**Provided records:**
* Start *

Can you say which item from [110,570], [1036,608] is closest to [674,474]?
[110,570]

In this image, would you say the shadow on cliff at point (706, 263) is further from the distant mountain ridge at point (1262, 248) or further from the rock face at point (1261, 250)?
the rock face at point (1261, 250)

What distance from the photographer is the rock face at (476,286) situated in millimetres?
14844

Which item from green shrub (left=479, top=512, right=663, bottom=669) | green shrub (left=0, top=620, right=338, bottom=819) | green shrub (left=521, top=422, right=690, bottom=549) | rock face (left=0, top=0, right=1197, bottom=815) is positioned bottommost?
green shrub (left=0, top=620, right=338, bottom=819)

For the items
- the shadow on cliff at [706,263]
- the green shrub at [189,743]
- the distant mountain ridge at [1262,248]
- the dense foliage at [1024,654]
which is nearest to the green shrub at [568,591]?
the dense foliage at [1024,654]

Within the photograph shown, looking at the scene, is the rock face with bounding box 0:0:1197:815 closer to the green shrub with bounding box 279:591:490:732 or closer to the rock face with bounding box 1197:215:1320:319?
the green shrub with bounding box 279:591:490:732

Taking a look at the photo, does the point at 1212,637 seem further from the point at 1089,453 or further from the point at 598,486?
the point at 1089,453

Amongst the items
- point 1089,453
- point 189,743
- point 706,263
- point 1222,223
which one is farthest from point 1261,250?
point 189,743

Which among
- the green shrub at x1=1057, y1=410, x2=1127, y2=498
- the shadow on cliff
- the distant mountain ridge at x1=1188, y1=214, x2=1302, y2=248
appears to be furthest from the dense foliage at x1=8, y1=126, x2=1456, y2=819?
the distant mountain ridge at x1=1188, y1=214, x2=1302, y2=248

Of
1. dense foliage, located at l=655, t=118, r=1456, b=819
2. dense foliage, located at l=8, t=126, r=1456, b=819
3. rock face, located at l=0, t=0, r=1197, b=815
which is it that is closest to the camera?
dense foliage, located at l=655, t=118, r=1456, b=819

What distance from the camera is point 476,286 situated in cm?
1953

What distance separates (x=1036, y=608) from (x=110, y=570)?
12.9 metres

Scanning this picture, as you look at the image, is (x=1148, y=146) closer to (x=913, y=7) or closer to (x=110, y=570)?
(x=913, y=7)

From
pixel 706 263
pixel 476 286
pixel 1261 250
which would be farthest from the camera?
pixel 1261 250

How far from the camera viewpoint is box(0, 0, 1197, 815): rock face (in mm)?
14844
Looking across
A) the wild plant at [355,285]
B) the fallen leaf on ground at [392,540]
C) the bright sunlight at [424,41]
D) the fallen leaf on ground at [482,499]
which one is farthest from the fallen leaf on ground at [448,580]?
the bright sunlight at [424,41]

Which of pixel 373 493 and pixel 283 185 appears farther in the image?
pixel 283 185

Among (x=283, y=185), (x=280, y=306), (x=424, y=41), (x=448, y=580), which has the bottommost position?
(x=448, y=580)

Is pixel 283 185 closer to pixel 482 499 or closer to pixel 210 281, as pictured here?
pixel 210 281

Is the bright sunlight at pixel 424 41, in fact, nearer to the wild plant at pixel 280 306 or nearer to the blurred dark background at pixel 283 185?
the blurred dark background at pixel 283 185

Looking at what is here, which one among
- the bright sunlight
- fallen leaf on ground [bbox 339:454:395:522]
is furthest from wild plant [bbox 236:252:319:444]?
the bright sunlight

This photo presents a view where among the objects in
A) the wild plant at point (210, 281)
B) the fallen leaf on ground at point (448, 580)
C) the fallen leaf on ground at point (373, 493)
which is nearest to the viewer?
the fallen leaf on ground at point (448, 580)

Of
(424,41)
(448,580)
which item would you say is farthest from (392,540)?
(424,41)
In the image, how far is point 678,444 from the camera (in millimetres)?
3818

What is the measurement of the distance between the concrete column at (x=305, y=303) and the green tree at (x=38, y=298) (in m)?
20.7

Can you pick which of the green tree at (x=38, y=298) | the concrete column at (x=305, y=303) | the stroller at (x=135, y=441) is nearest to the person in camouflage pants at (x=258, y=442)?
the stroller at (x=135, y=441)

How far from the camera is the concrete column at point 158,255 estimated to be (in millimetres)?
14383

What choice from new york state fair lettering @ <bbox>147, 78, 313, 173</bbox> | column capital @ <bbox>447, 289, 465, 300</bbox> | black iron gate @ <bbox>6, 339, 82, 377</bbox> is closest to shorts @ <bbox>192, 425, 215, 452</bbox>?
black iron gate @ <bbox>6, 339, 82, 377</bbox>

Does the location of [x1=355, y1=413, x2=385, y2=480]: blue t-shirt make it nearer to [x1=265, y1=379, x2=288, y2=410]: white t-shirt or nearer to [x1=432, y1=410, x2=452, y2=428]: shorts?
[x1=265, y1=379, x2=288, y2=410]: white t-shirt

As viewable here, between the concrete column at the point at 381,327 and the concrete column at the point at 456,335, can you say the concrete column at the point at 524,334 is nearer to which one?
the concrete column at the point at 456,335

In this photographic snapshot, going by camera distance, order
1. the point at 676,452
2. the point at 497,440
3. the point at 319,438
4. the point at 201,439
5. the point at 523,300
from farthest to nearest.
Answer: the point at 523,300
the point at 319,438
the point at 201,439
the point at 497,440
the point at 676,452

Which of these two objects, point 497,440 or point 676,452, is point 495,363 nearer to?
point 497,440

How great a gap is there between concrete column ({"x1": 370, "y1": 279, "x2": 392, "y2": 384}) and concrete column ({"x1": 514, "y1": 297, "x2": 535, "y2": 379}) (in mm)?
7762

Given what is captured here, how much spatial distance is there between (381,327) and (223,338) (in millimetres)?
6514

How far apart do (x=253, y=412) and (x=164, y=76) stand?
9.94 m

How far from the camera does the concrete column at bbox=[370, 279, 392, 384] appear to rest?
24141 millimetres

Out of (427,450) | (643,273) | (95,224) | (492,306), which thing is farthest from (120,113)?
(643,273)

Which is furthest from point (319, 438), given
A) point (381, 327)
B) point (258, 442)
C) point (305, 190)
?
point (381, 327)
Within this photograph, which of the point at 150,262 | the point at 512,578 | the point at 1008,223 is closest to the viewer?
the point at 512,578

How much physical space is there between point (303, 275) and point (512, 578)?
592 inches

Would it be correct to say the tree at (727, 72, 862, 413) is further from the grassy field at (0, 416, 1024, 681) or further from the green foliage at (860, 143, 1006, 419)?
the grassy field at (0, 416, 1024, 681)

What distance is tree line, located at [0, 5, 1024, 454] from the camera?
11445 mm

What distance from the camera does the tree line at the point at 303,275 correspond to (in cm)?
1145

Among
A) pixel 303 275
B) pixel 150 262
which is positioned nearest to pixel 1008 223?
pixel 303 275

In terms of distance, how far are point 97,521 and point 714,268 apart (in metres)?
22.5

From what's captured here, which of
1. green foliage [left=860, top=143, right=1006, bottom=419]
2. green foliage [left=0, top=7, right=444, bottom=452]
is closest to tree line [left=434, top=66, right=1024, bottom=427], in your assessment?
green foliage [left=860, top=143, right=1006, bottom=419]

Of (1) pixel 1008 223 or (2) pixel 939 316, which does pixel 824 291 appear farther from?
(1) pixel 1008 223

* End *

**Objective:** Every entry must be output again, exactly as written above.

**Task output:**
Can you say which item from [110,570], [1036,608] is closest to [674,474]?
[110,570]

In this image, would you say the shadow on cliff at point (706, 263) is further from the distant mountain ridge at point (1262, 248) or further from the rock face at point (1261, 250)?
the rock face at point (1261, 250)

What distance from the photographer is the rock face at (476,286) situated in millimetres?
14844

Which item from green shrub (left=479, top=512, right=663, bottom=669) | green shrub (left=0, top=620, right=338, bottom=819) | green shrub (left=521, top=422, right=690, bottom=549) | rock face (left=0, top=0, right=1197, bottom=815) is positioned bottommost?
green shrub (left=0, top=620, right=338, bottom=819)

For the items
- the shadow on cliff at [706,263]
- the green shrub at [189,743]
- the distant mountain ridge at [1262,248]
- the dense foliage at [1024,654]
which is nearest to the green shrub at [568,591]?
the dense foliage at [1024,654]

Within the photograph shown, looking at the scene, is the rock face with bounding box 0:0:1197:815 closer to the green shrub with bounding box 279:591:490:732 or closer to the rock face with bounding box 1197:215:1320:319?
the green shrub with bounding box 279:591:490:732

Taking a look at the photo, does the point at 1212,637 seem further from the point at 1089,453 or further from the point at 598,486?
the point at 1089,453

Amongst the items
- point 1089,453
- point 189,743
- point 706,263
- point 1222,223
which one is farthest from point 1261,250?
point 189,743

Which among
- the green shrub at x1=1057, y1=410, x2=1127, y2=498
- the shadow on cliff
- the distant mountain ridge at x1=1188, y1=214, x2=1302, y2=248
appears to be furthest from the dense foliage at x1=8, y1=126, x2=1456, y2=819?
the distant mountain ridge at x1=1188, y1=214, x2=1302, y2=248

Of
1. dense foliage, located at l=655, t=118, r=1456, b=819
2. dense foliage, located at l=8, t=126, r=1456, b=819
3. rock face, located at l=0, t=0, r=1197, b=815
which is it that is closest to the camera?
dense foliage, located at l=655, t=118, r=1456, b=819

What distance from the camera is point 476,286 situated in cm?
1953

What distance separates (x=1036, y=608) from (x=110, y=570)?
12.9 metres

Scanning this picture, as you look at the image, is (x=1148, y=146) closer to (x=913, y=7) or closer to (x=110, y=570)?
(x=913, y=7)

From
pixel 706 263
pixel 476 286
pixel 1261 250
which would be farthest from the camera?
pixel 1261 250

How far from the camera viewpoint is box(0, 0, 1197, 815): rock face (in mm)?
14844
Looking across
A) the wild plant at [355,285]
B) the fallen leaf on ground at [392,540]
C) the bright sunlight at [424,41]
D) the fallen leaf on ground at [482,499]
which one is farthest from the fallen leaf on ground at [448,580]?
the bright sunlight at [424,41]

Which of pixel 373 493 and pixel 283 185 appears farther in the image?
pixel 283 185

Among (x=283, y=185), (x=280, y=306), (x=424, y=41), (x=448, y=580), which has the bottommost position?
(x=448, y=580)

Is pixel 283 185 closer to pixel 482 499 or closer to pixel 210 281, as pictured here?
pixel 210 281

Is the bright sunlight at pixel 424 41, in fact, nearer to the wild plant at pixel 280 306 or nearer to the blurred dark background at pixel 283 185?
the blurred dark background at pixel 283 185

Looking at what is here, which one among
- the bright sunlight
- fallen leaf on ground [bbox 339:454:395:522]
is furthest from wild plant [bbox 236:252:319:444]?
the bright sunlight

This photo presents a view where among the objects in
A) the wild plant at point (210, 281)
B) the fallen leaf on ground at point (448, 580)
C) the fallen leaf on ground at point (373, 493)
which is nearest to the viewer?
the fallen leaf on ground at point (448, 580)

Of
(424,41)
(448,580)
which item would you say is farthest from (392,540)?
(424,41)
In the image, how far is point 678,444 from the camera (in millimetres)?
3818

What is the measurement of the distance between the concrete column at (x=305, y=303) and the green tree at (x=38, y=298) (in m)?
20.7

Can you pick which of the green tree at (x=38, y=298) | the concrete column at (x=305, y=303) | the stroller at (x=135, y=441) is nearest to the person in camouflage pants at (x=258, y=442)?
the stroller at (x=135, y=441)

How far from the camera is the concrete column at point 158,255 estimated to be (in millimetres)?
14383

What choice from new york state fair lettering @ <bbox>147, 78, 313, 173</bbox> | column capital @ <bbox>447, 289, 465, 300</bbox> | black iron gate @ <bbox>6, 339, 82, 377</bbox> is closest to shorts @ <bbox>192, 425, 215, 452</bbox>?
black iron gate @ <bbox>6, 339, 82, 377</bbox>

Does the location of [x1=355, y1=413, x2=385, y2=480]: blue t-shirt make it nearer to [x1=265, y1=379, x2=288, y2=410]: white t-shirt or nearer to [x1=432, y1=410, x2=452, y2=428]: shorts?
[x1=265, y1=379, x2=288, y2=410]: white t-shirt

As viewable here, between the concrete column at the point at 381,327 and the concrete column at the point at 456,335, can you say the concrete column at the point at 524,334 is nearer to which one?
the concrete column at the point at 456,335

In this photographic snapshot, going by camera distance, order
1. the point at 676,452
2. the point at 497,440
3. the point at 319,438
4. the point at 201,439
5. the point at 523,300
from farthest to nearest.
Answer: the point at 523,300
the point at 319,438
the point at 201,439
the point at 497,440
the point at 676,452

Which of these two objects, point 497,440 or point 676,452, is point 495,363 nearer to?
point 497,440

How great a gap is there between concrete column ({"x1": 370, "y1": 279, "x2": 392, "y2": 384}) and concrete column ({"x1": 514, "y1": 297, "x2": 535, "y2": 379}) (in mm)?
7762

Given what is captured here, how much spatial distance is there between (381,327) and (223,338) (in millimetres)?
6514

How far apart do (x=253, y=412) and (x=164, y=76) stand?
9.94 m

How far from the camera does the concrete column at bbox=[370, 279, 392, 384] appear to rest?
24141 millimetres

Out of (427,450) | (643,273) | (95,224) | (492,306), which thing is farthest from (120,113)?
(643,273)

Which is furthest from point (319, 438), given
A) point (381, 327)
B) point (258, 442)
C) point (305, 190)
?
point (381, 327)
Within this photograph, which of the point at 150,262 | the point at 512,578 | the point at 1008,223 is closest to the viewer?
the point at 512,578

How much physical space is there between point (303, 275) and point (512, 578)?
592 inches

Would it be correct to say the tree at (727, 72, 862, 413) is further from the grassy field at (0, 416, 1024, 681) or further from the green foliage at (860, 143, 1006, 419)?
the grassy field at (0, 416, 1024, 681)

What distance is tree line, located at [0, 5, 1024, 454] from the camera?
11445 mm

What distance from the camera does the tree line at the point at 303,275 correspond to (in cm)?
1145

Among
A) pixel 303 275
B) pixel 150 262
which is positioned nearest to pixel 1008 223?
pixel 303 275

In terms of distance, how far are point 97,521 and point 714,268 apart (in metres)?
22.5

From what's captured here, which of
1. green foliage [left=860, top=143, right=1006, bottom=419]
2. green foliage [left=0, top=7, right=444, bottom=452]
is closest to tree line [left=434, top=66, right=1024, bottom=427], in your assessment?
green foliage [left=860, top=143, right=1006, bottom=419]

Of (1) pixel 1008 223 or (2) pixel 939 316, which does pixel 824 291 appear farther from?
(1) pixel 1008 223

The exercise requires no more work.